Yun TENG ; Yixue HUANG ; Hao YU ; Cenhao WU ; Qi YAN ; Yingjie WANG ; Ming YANG ; Haifeng XIE ; Tianyi WU ; Huilin YANG ; Jun ZOU
Acta Pharmaceutica Sinica B 2023;13(5):2269-2280
Inflammation, abnormal cholesterol metabolism, and macrophage infiltration are involved in the destruction of the extracellular matrix of the nucleus pulposus (NP), culminating in intervertebral disc degeneration (IDD). Whether nimbolide (Nim), a natural extract, can alleviate IDD is unclear. In this study, we demonstrated that Nim promotes cholesterol efflux and inhibits the activation of the nuclear factor kappa B (NF-κB) and mitogen-activated protein kinase (MAPK) signaling pathways by activating sirtuin 1 (SIRT1) in nucleus pulposus cells (NPCs) during inflammation. Thus, Nim balanced matrix anabolism and catabolism of NPCs. However, the inhibition of SIRT1 significantly attenuated the effects of Nim.
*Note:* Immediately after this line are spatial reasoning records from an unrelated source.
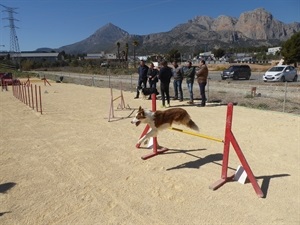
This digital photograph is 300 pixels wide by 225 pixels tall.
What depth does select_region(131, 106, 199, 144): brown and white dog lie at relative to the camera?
19.1 feet

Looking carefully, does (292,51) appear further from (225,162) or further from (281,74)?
(225,162)

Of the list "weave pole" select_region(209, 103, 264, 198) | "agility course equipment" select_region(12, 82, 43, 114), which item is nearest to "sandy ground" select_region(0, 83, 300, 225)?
"weave pole" select_region(209, 103, 264, 198)

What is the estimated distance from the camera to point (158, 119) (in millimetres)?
5926

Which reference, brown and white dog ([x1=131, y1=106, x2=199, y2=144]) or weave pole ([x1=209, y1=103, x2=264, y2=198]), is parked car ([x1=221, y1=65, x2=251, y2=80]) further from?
weave pole ([x1=209, y1=103, x2=264, y2=198])

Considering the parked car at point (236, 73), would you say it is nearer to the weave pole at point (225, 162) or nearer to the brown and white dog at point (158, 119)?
the brown and white dog at point (158, 119)

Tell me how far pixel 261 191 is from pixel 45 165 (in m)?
3.96

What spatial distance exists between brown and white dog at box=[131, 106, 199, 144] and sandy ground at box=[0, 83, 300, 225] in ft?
2.21

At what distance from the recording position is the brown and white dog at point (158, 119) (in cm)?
581

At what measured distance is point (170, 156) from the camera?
637 centimetres

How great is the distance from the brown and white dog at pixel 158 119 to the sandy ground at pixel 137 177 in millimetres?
674

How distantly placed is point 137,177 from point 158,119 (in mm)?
1248

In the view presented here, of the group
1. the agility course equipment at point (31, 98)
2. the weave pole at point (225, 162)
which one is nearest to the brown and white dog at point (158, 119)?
the weave pole at point (225, 162)

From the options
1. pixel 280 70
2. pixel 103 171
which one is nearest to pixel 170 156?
pixel 103 171

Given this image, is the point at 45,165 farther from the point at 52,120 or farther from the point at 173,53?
the point at 173,53
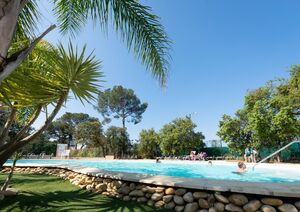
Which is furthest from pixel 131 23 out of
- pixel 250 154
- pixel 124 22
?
pixel 250 154

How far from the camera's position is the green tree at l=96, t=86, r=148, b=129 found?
4064 cm

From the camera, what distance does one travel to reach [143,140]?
95.2ft

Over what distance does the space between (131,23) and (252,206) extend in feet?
11.8

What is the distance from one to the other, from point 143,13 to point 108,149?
30872 mm

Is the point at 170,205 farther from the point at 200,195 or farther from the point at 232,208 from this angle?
the point at 232,208

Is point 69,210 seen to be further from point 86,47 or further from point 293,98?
point 293,98

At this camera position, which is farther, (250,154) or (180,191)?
(250,154)

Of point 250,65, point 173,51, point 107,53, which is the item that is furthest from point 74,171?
point 250,65

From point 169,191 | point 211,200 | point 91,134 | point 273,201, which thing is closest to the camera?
point 273,201

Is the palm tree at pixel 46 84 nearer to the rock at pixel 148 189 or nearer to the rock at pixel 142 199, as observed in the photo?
the rock at pixel 148 189

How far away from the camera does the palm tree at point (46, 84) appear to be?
97.6 inches

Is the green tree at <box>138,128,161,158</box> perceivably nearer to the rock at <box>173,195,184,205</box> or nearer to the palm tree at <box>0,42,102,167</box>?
the rock at <box>173,195,184,205</box>

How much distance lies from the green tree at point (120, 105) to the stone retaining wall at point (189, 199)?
3490 centimetres

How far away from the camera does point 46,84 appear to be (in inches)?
110
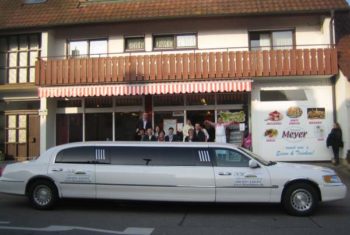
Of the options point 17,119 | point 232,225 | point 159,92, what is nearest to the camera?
point 232,225

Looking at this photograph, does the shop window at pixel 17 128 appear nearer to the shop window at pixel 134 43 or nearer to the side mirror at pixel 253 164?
the shop window at pixel 134 43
We also found that Nim promoted the expression of SIRT1 in RAW 264.7, which enhanced the proportion of M2 macrophages by facilitating cholesterol homeostasis reprogramming and impeded M1-like macrophages polarization by blocking the activation of inflammatory signaling. Based on these results, Nim can improve the microenvironment and facilitate matrix metabolism equilibrium in NPCs. Furthermore, in vivo treatment with Nim delayed IDD progression by boosting SIRT1 expression, modulating macrophage polarization and preserving the extracellular matrix. In conclusion, Nim may represent a novel therapeutic strategy for treating IDD.